In directional statistics, the von Mises–Fisher distribution (named after Ronald Fisher and Richard von Mises), is a probability distribution on the ${\displaystyle (p-1)}$-dimensional sphere in ${\displaystyle \mathbb {R} ^{p}}$. If ${\displaystyle p=2}$ the distribution reduces to the von Mises distribution on the circle.

The probability density function of the von Mises–Fisher distribution for the random p-dimensional unit vector ${\displaystyle \mathbf {x} \,}$ is given by:

${\displaystyle f_{p}(\mathbf {x} ;{\boldsymbol {\mu }},\kappa )=C_{p}(\kappa )\exp \left({\kappa {\boldsymbol {\mu }}^{T}\mathbf {x} }\right)}$

where ${\displaystyle \kappa \geq 0,\left\Vert {\boldsymbol {\mu }}\right\Vert =1\,}$ and the normalization constant ${\displaystyle C_{p}(\kappa )\,}$ is equal to

${\displaystyle C_{p}(\kappa )={\frac {\kappa ^{p/2-1}}{(2\pi )^{p/2}I_{p/2-1}(\kappa )}}.\,}$

where ${\displaystyle I_{v}}$ denotes the modified Bessel function of the first kind at order ${\displaystyle v}$. If ${\displaystyle p=3}$, the normalization constant reduces to

${\displaystyle C_{3}(\kappa )={\frac {\kappa }{4\pi \sinh \kappa }}={\frac {\kappa }{2\pi (e^{\kappa }-e^{-\kappa })}}.\,}$

The parameters ${\displaystyle \mu \,}$ and ${\displaystyle \kappa \,}$ are called the mean direction and concentration parameter, respectively. The greater the value of ${\displaystyle \kappa \,}$, the higher the concentration of the distribution around the mean direction ${\displaystyle \mu \,}$. The distribution is unimodal for ${\displaystyle \kappa >0\,}$, and is uniform on the sphere for ${\displaystyle \kappa =0\,}$.
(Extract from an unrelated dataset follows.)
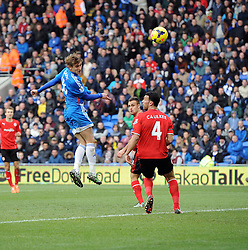 Hull City's Nikica Jelavic scores his sec on of the game with a header - Photo mandatory by-line: Joe Meredith/JMP - Tel: Mobile: 07966 386802 22/02/2014 - SPORT - FOOTBALL - Cardiff - Cardiff City Stadium - Cardiff City v Hull City - Barclays Premier League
The von Mises–Fisher distribution for ${\displaystyle p=3}$, also called the Fisher distribution, was first used to model the interaction of electric dipoles in an electric field (Mardia, 2000). Other applications are found in geology, bioinformatics, and text mining.

## Estimation of parameters

A series of N independent measurements ${\displaystyle x_{i}}$ are drawn from a von Mises–Fisher distribution. Define

${\displaystyle A_{p}(\kappa )={\frac {I_{p/2}(\kappa )}{I_{p/2-1}(\kappa )}}.\,}$

Then (Sra, 2011) the maximum likelihood estimates of ${\displaystyle \mu \,}$ and ${\displaystyle \kappa \,}$ are given by

${\displaystyle \mu ={\frac {\sum _{i}^{N}x_{i}}{\|\sum _{i}^{N}x_{i}\|}},}$
${\displaystyle \kappa =A_{p}^{-1}({\bar {R}}).}$

Thus ${\displaystyle \kappa \,}$ is the solution to

${\displaystyle A_{p}(\kappa )={\frac {\|\sum _{i}^{N}x_{i}\|}{N}}={\bar {R}}.}$

A simple approximation to ${\displaystyle \kappa }$ is

${\displaystyle {\hat {\kappa }}={\frac {{\bar {R}}(p-{\bar {R}}^{2})}{1-{\bar {R}}^{2}}},}$

but a more accurate measure can be obtained by iterating the Newton method a few times

${\displaystyle {\hat {\kappa }}_{1}={\hat {\kappa }}-{\frac {A_{p}({\hat {\kappa }})-{\bar {R}}}{1-A_{p}({\hat {\kappa }})^{2}-{\frac {p-1}{\hat {\kappa }}}A_{p}({\hat {\kappa }})}},}$
${\displaystyle {\hat {\kappa }}_{2}={\hat {\kappa }}_{1}-{\frac {A_{p}({\hat {\kappa }}_{1})-{\bar {R}}}{1-A_{p}({\hat {\kappa }}_{1})^{2}-{\frac {p-1}{{\hat {\kappa }}_{1}}}A_{p}({\hat {\kappa }}_{1})}}.}$

For N ≥ 25, the estimated spherical standard error of the sample mean direction can be computed as[1]

${\displaystyle {\hat {\sigma }}=\left({\frac {d}{N{\bar {R}}^{2}}}\right)^{1/2}}$

where

${\displaystyle d=1-{\frac {1}{N}}\sum _{i}^{N}(\mu ^{T}x_{i})^{2}}$

It's then possible to approximate a ${\displaystyle 100(1-\alpha )\%}$ confidence cone about ${\displaystyle \mu }$ with semi-vertical angle

${\displaystyle q=\arcsin(e_{\alpha }^{1/2}{\hat {\sigma }}),}$ where ${\displaystyle e_{\alpha }=-\ln(\alpha ).}$

For example, for a 95% confidence cone, ${\displaystyle \alpha =0.05,e_{\alpha }=-\ln(0.05)=2.996,}$ and thus ${\displaystyle q=\arcsin(1.731{\hat {\sigma }}).}$